As an editorialist, I have focused primarily on the political dimensions of Monicagate. But as the son of a religious family, I have been personally preoccupied with the moral arguments--particularly those presented by modern day virtuecrats such as William Bennett. To fill you in on the lineage, Mr. Tell, my great-grandfather was a circuit preacher and starter of churches in 18th-century Virginia. My grandmother married a preacher and worked as an evangelist right up to the time of her death 15 years ago. My mother ministers to the troubled to this very day. (Her calling card depicts a pair of hands in prayer.) Scratch this editorial writer and you find a preacher below the skin.

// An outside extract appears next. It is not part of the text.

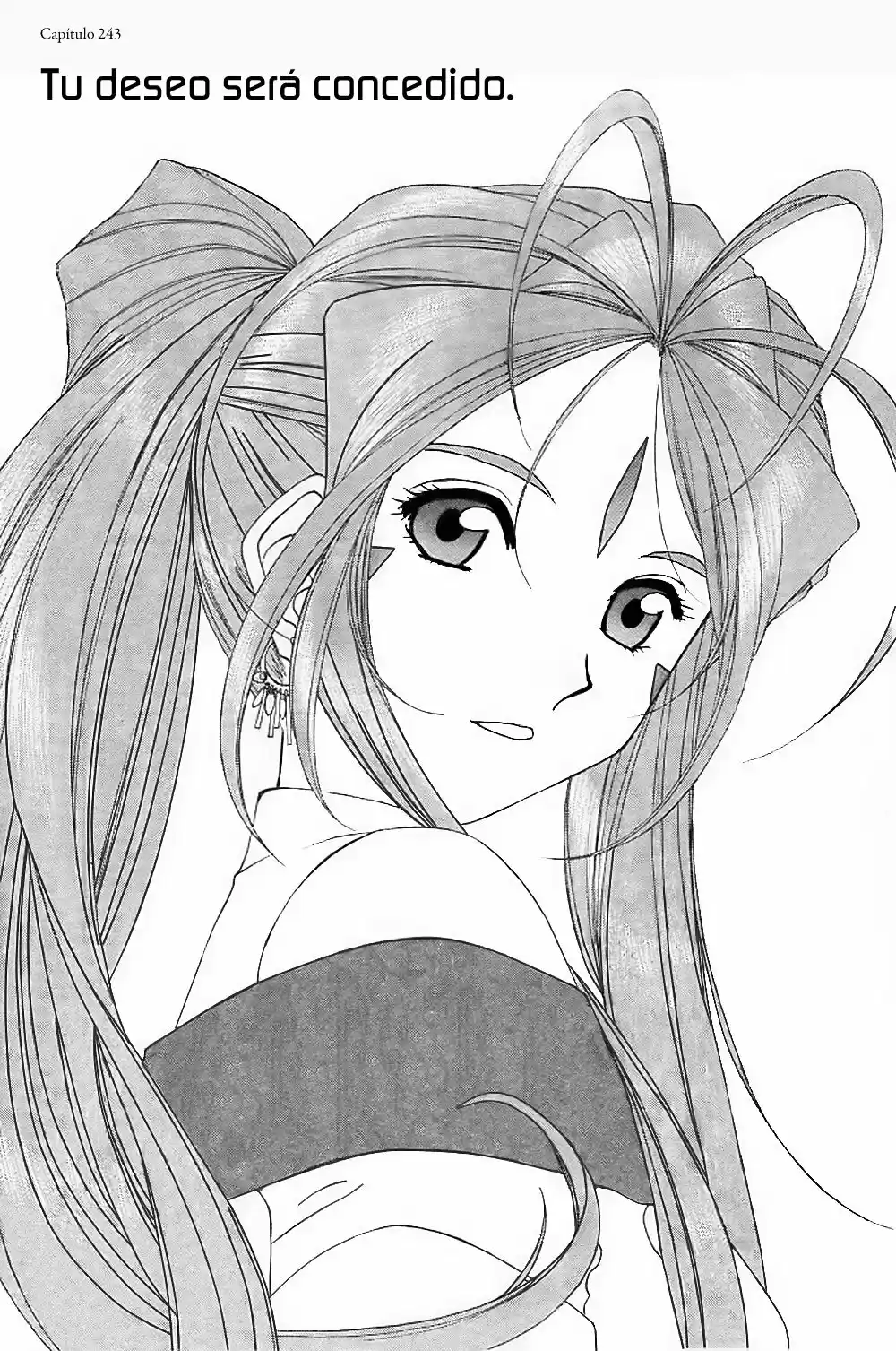 Aa! Megami-sama! capítulo 243, página 2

The preacher in me is appalled by Mr. Bennett's attempt to marshal religious argument for political purposes--and especially by his claim that Americans who forgive Bill Clinton are violating biblical law (e.g., p. 119: "We violate God's canons when we invoke forgiveness casually, trivially, promiscuously"). But forgiveness is the cornerstone of New Testament morality. In Matthew 18, Jesus orders Peter to forgive those who sin against him "seventy times seven"--or 490 times. In Luke 17, the faithful are told to forgive a sinner who repents--even though he trespasses "seven times in a day." There is no such thing as "promiscuous" forgiveness in the New Testament world.

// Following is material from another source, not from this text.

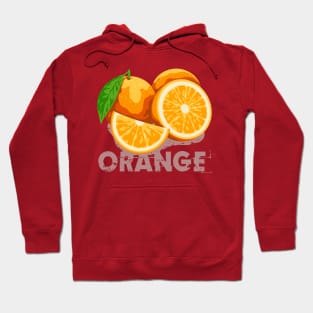 orange Hoodie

Mr. Bennett seems to advocate an Old Testament approach, in which sinners are stoned to death in the town square. But Americans have for the most part rejected that. We only elected Clinton in the first place because Republicans scared us into it with the Holy War convention in Houston in '92. The crucial vote came from reformed pot smokers in the suburbs who were angered by speeches naming them national evil number one. Moralize to us, the voters said, and we will elect a philandering, pot smoking, draft dodging saxophone player--just because we can. By suggesting a return to jihad politics, Mr. Bennett is leading his Republicans to the slaughter.
No one is beyond the range of biblical grace. But Bill Clinton has indeed tested the limits of political grace. It is especially distressing to see the Congressional Black Caucus fawning over him, when he has exploited race for political gain--and gotten his black cabinet members either indicted or nearly so. But Mr. Bennett's claim that Clinton's personal conduct amounts "to an assault on American ideals" is duplicitous and philosophically naïve. Ideals--like Plato's Good--exist above and apart from grimy, empirical reality. The merely real never intersects the ideal. Americans have grasped this well in Monicagate. Hence the polls showing that voters tend to approve of Clinton's job as president--but do not want their children to be like him. He's not our guiding moral light, the people say; he is just the guy driving the bus.